A few recent cases show the risks associated with companies using personal information for training AI systems allegedly without authorization. First, Burke v. Clearview AI, Inc., a class action filed in federal district court in San Diego at the end of February 2020, involves a company, Clearview, accused of “scraping” thousands of sites to obtain three billion images of faces of individuals used for training AI algorithms for facial recognition and identification purposes. “Scraping” refers to the process of automated processes scanning the content of websites, collecting certain content from them, storing that content, and using it later for the collecting company’s own purposes. The basis for the complaint is that Clearview AI failed to obtain consent to use the scraped images. Moreover, given the vast scale of the scraping – obtaining three billion images – the risk to privacy is tremendous.

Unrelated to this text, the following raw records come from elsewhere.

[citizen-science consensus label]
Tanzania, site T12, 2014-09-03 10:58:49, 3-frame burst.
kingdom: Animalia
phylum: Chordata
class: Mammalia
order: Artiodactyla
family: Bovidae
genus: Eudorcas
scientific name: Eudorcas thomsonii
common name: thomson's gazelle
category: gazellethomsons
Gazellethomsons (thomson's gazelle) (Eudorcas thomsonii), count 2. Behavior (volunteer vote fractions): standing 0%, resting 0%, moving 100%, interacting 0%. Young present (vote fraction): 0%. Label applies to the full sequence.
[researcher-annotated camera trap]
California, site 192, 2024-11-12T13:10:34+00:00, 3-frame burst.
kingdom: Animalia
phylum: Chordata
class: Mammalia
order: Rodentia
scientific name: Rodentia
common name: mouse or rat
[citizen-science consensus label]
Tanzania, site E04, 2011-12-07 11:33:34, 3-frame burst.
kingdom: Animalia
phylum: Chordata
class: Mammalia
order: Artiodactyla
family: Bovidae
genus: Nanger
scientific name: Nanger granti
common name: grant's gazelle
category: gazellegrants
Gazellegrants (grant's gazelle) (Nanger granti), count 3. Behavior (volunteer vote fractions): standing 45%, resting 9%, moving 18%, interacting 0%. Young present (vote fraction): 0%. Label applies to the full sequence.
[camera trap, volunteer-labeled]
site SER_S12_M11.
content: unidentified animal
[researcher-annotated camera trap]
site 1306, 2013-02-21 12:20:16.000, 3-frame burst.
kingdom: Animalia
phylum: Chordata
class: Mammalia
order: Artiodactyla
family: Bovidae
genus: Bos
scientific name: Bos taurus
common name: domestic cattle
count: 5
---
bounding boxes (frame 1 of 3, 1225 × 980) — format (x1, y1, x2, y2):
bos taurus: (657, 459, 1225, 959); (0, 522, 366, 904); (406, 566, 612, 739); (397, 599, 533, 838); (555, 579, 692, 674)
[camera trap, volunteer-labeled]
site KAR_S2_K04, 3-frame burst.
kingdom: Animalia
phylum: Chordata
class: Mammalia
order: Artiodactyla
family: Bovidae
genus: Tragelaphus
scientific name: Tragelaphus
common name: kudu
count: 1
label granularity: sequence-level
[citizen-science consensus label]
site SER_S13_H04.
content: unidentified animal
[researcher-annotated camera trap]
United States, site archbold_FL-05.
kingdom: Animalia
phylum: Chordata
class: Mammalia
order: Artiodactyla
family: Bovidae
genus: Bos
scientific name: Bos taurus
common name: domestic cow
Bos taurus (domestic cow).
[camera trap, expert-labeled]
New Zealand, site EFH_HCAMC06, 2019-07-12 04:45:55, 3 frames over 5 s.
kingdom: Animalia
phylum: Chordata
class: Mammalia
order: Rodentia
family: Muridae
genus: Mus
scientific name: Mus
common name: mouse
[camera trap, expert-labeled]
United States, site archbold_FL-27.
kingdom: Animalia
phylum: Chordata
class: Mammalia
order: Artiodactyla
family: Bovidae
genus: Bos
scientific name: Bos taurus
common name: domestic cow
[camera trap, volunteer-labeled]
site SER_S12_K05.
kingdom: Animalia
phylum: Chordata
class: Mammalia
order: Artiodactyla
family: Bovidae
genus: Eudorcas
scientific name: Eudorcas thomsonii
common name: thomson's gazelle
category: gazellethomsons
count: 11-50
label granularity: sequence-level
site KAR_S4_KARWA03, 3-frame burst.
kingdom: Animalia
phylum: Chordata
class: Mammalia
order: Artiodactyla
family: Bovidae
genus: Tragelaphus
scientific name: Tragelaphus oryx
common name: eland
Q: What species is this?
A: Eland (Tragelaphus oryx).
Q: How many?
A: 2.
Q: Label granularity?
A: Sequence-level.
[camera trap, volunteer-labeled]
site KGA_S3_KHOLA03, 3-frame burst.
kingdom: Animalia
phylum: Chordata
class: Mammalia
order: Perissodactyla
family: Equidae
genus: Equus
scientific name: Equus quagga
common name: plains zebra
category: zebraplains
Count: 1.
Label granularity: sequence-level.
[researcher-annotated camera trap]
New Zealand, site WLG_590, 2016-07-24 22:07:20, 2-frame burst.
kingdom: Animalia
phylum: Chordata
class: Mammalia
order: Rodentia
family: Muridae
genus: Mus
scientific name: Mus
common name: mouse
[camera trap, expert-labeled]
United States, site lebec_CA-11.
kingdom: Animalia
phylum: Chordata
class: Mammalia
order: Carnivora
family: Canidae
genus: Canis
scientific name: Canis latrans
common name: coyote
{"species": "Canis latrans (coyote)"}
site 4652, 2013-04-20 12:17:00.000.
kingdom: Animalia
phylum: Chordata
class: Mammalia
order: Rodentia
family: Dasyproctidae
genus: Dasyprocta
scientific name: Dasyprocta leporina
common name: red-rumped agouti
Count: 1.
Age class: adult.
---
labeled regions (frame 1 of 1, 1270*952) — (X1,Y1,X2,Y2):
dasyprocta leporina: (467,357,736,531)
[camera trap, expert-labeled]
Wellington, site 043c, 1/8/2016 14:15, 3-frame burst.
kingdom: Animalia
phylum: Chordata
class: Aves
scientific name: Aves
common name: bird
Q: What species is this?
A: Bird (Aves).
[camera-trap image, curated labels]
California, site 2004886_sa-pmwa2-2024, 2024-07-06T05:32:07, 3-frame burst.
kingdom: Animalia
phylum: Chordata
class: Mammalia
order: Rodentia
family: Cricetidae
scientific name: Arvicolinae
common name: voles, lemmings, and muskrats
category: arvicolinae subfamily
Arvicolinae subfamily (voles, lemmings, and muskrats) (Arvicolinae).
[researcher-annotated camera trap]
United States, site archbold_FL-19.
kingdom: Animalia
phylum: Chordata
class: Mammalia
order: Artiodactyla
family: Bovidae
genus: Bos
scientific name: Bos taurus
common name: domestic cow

In Stein v. Clarifai, Inc., filed earlier in February, the plaintiffs’ class action complaint filed in Illinois state court claims that investors in Clarifai, founders in the dating site OKCupid, used their access to OKCupid’s database of profile photographs to transfer the database to Clarifai. Clarifai then supposedly used the photos to train its algorithms used for analyzing images and videos, including for purposes of facial recognition. Clarifai is the defendant in this case and will have to fight claims that it wasn’t entitled to take the OKCupid photos without notifying the dating site’s users and obtaining consent. OKCupid is potentially a target too. It wasn’t clear if plaintiffs are saying that OKCupid’s management approved the access to its database, but if it did, the plaintiffs may have claims against OKCupid as well.